In this tutorial we will use a "simple" text file based data format that is supported by TVB. It consists of text files (optionally compressed) containing the the main data elements that make up a Connectivity, eg. weights, tract-lengths, etc. This format is very simple but not particularly safe, in the sense that the lack of explicit meta-information means detailed consistency checks of loaded data aren't really possible, so be careful...

The format is just a directory containing the following files (the contents, which are described in detail below):

info.txt
weights.txt
tract_lengths.txt
cortical.txt
centres.txt
average_orientations.txt
areas.txt

We can use bzip2 to compress each of these files, with the exception of the info.txt file, and everything will work the same. This is useful for saving storage space when we want to work with either very many or very large connectivity datasets.

A more detailed description of each file follows. A number of sample connectivity data sets can be found in tvb_data.connectivity.

info.txt This file contains a summary about the connectivity matrix (eg, distance units, weights units), a vector to distinguish left from right areas, etc.

weights.txt This file contains the connectome, that is a (un)weighted matrix whose values may represent units such as fibre density. Zero entries in thsi matrix mean 'unconnected' areas.

tract_lengths.txt This file contains . NOTE: If no tract-length data is provided, TVB can calculate tract-lengths based on the Euclidean distance between centres.

cortical.txt This file contains a vector providing a means of distinguishing cortical from subcortical regions.

centres.txt This file contains the region labels (first columnn) and the list of Cartesian triplets (x,y,z) that specify the spatial location rof each region.

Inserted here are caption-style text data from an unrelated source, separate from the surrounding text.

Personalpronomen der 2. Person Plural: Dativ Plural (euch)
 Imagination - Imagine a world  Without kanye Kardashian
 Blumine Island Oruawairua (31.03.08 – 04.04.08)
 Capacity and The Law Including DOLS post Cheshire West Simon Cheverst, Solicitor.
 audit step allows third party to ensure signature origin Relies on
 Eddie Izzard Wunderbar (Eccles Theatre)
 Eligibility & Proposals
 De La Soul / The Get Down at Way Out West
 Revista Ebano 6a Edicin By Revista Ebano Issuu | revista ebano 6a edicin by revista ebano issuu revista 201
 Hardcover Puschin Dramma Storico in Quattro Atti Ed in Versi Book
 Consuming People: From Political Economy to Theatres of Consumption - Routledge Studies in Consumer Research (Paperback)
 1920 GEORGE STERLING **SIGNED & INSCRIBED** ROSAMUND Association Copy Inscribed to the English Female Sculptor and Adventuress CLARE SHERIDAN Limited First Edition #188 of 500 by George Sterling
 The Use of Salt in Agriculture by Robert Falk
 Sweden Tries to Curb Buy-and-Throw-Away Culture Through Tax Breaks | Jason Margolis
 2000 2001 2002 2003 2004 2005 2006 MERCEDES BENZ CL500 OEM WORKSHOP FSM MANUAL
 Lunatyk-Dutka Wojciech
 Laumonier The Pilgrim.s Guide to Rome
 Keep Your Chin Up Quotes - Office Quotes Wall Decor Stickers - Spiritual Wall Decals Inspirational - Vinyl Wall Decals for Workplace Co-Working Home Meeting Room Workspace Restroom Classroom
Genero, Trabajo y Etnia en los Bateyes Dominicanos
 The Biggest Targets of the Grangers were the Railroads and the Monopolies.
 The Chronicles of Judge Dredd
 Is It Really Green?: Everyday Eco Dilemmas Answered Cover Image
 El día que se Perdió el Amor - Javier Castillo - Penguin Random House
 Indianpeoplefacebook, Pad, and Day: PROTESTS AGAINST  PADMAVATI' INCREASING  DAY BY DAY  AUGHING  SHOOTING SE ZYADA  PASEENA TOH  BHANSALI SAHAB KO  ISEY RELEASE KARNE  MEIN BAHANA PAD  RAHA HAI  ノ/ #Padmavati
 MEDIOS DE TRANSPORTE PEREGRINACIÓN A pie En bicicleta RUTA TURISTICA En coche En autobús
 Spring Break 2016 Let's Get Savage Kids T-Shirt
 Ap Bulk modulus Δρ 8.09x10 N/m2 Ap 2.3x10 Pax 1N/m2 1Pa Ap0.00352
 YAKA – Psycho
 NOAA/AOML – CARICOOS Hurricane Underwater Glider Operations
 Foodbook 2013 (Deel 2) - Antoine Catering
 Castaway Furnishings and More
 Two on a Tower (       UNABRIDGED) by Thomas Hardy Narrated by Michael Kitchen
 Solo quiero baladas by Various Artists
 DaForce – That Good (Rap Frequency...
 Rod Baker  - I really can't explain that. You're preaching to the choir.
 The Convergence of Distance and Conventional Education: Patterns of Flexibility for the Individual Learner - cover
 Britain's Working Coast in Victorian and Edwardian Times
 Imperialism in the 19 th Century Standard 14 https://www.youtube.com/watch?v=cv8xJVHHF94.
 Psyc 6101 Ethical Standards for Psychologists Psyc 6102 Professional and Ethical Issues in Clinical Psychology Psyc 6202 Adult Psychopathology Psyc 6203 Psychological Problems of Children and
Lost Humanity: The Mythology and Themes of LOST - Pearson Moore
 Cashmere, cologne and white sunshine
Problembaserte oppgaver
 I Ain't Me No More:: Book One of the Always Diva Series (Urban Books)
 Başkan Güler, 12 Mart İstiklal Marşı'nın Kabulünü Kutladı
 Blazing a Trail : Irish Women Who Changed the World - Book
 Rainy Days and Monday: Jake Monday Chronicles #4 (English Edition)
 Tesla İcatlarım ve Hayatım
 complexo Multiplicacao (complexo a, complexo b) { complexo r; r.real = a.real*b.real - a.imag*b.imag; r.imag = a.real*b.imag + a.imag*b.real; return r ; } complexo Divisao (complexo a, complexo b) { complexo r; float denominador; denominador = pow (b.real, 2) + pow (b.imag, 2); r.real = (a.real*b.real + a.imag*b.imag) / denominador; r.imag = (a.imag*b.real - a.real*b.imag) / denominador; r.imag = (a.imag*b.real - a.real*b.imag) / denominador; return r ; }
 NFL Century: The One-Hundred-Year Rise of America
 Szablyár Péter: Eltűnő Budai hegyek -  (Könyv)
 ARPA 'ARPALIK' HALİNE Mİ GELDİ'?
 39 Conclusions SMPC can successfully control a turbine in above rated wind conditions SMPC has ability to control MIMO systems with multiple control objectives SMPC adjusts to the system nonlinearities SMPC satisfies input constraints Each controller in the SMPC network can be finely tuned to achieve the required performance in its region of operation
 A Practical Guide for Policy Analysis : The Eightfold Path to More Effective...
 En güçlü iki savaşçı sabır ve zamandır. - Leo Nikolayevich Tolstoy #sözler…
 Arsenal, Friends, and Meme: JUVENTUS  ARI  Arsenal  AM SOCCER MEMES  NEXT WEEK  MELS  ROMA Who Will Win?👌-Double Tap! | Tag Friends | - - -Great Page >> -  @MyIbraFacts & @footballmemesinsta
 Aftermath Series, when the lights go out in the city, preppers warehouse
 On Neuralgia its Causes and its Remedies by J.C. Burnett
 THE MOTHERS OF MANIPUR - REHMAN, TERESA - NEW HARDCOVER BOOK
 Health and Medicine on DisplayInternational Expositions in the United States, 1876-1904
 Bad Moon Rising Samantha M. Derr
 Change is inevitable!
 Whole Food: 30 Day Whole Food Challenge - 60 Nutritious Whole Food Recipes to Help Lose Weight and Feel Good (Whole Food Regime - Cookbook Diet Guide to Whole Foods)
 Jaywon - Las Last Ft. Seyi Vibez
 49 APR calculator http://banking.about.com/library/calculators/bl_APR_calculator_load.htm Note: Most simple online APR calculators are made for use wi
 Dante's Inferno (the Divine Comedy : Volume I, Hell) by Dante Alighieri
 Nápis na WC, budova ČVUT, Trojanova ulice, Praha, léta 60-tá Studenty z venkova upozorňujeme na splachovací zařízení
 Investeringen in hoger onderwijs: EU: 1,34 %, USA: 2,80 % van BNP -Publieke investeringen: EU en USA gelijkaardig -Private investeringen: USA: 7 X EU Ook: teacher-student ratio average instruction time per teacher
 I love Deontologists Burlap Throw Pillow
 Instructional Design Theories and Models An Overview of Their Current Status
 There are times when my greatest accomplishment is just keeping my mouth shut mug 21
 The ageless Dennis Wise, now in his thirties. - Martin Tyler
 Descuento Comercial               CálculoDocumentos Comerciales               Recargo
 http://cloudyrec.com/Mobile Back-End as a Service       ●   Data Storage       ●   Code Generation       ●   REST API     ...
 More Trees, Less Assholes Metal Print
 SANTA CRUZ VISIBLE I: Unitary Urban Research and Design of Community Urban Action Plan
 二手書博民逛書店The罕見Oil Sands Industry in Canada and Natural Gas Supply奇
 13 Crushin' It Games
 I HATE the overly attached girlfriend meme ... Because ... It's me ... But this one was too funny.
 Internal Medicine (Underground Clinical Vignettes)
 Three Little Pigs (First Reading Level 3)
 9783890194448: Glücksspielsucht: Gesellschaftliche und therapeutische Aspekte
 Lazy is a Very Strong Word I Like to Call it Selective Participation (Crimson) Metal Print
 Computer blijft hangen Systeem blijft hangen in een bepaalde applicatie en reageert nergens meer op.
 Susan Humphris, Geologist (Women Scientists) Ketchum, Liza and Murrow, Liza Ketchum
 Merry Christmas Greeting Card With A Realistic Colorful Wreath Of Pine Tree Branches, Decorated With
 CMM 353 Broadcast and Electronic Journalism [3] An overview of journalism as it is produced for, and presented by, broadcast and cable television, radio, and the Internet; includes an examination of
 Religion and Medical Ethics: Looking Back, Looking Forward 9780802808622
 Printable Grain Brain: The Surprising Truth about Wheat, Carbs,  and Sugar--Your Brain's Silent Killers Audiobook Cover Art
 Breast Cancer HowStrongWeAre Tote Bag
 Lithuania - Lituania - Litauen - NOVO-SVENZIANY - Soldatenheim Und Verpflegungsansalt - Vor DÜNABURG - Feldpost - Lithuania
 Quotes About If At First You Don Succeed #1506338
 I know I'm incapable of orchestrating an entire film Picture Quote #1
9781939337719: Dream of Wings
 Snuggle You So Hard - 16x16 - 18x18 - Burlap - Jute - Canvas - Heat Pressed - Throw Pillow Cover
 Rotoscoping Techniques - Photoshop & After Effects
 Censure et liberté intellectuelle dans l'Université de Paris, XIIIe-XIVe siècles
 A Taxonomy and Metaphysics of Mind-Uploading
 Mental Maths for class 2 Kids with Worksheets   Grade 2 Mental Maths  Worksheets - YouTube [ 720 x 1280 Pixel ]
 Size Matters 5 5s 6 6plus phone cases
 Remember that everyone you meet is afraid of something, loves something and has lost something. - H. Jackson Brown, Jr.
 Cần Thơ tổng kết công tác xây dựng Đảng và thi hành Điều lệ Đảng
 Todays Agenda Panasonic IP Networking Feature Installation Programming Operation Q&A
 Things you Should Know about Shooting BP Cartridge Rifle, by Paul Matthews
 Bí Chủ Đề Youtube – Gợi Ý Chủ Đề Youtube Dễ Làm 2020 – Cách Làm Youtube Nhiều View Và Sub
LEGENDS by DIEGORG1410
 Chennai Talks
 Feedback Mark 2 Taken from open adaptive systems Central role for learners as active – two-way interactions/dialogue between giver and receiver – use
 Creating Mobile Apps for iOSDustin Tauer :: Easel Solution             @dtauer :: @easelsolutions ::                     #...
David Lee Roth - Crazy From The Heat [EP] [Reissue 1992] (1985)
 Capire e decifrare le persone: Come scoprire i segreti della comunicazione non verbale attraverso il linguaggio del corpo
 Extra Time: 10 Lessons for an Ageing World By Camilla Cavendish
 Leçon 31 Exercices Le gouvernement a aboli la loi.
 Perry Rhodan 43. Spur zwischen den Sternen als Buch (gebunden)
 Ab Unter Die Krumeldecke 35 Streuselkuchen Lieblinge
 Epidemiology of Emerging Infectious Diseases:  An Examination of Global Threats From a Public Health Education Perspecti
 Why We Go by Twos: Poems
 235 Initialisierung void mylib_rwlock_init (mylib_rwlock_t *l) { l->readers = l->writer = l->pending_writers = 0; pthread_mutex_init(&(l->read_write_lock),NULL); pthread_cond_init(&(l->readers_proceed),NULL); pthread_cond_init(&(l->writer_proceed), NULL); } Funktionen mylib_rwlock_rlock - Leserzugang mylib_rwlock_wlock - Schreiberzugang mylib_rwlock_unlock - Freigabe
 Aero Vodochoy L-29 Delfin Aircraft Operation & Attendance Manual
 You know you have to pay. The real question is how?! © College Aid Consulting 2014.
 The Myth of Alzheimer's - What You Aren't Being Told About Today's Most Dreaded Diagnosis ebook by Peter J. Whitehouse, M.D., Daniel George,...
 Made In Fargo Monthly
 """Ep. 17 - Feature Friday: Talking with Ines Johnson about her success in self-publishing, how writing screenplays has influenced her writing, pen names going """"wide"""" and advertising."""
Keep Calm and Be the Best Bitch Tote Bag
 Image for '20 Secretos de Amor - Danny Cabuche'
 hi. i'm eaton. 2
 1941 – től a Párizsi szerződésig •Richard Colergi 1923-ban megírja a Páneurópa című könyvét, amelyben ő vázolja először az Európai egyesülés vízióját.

average_orientations.txt This file contains the average 'normal vectors' of the dipoles (regions). They are derived from the cortical surface normal
vectors and used to compute the forward solutions of EEG and MEG.

areas.txt This file contains a vector of length number of regions specifying the area in [mm2] that each region represents.

Where To Put Your Data

If you want to use relative paths to your data in scripts, then the data needs to be in the tvb_data directory. So putting your data there can simplify things and make your scripts more portable.

However, you can place your data any where you want, it just requires that you specify absolute path names in your scripts.

Setup

We'll first import some stuff we'll need via the "lab", this has the side effect of turning off TVB's storage for us, which is, for the moment, necessary when using the scripting interface to TVB.

In [1]:
%pylab nbagg
Populating the interactive namespace from numpy and matplotlib
In [2]:
from tvb.simulator.lab import *
LOG = get_logger('demo')
from tvb.simulator.plot.tools import *
   INFO  log level set to INFO

Loading Your Data

To load your data we just need to specify its path when we create a Connectivity object. We'll use a very simple ("toy") connectivity dataset called paupau, which is included in TVB, as our first example. This connectivity dataset consists of just 4 regions.

All we need to do is simply create a Connectivity object specifying the path to our data in the call. This is just a string that can be either a relative path (w.r.t. tvb_data), or an absolute path to our data.

In [3]:
#Load the connectivity data in the directory tvb_data.connectivity.paupau
conn_pau = connectivity.Connectivity.from_file("paupau.zip")
WARNING  File 'hemispheres' not found in ZIP.

Where the use of os.path.join is for portability between operating systems, for example, it resolves to "connectivity/paupau" on Linux and "connectivity\paupau" on windows.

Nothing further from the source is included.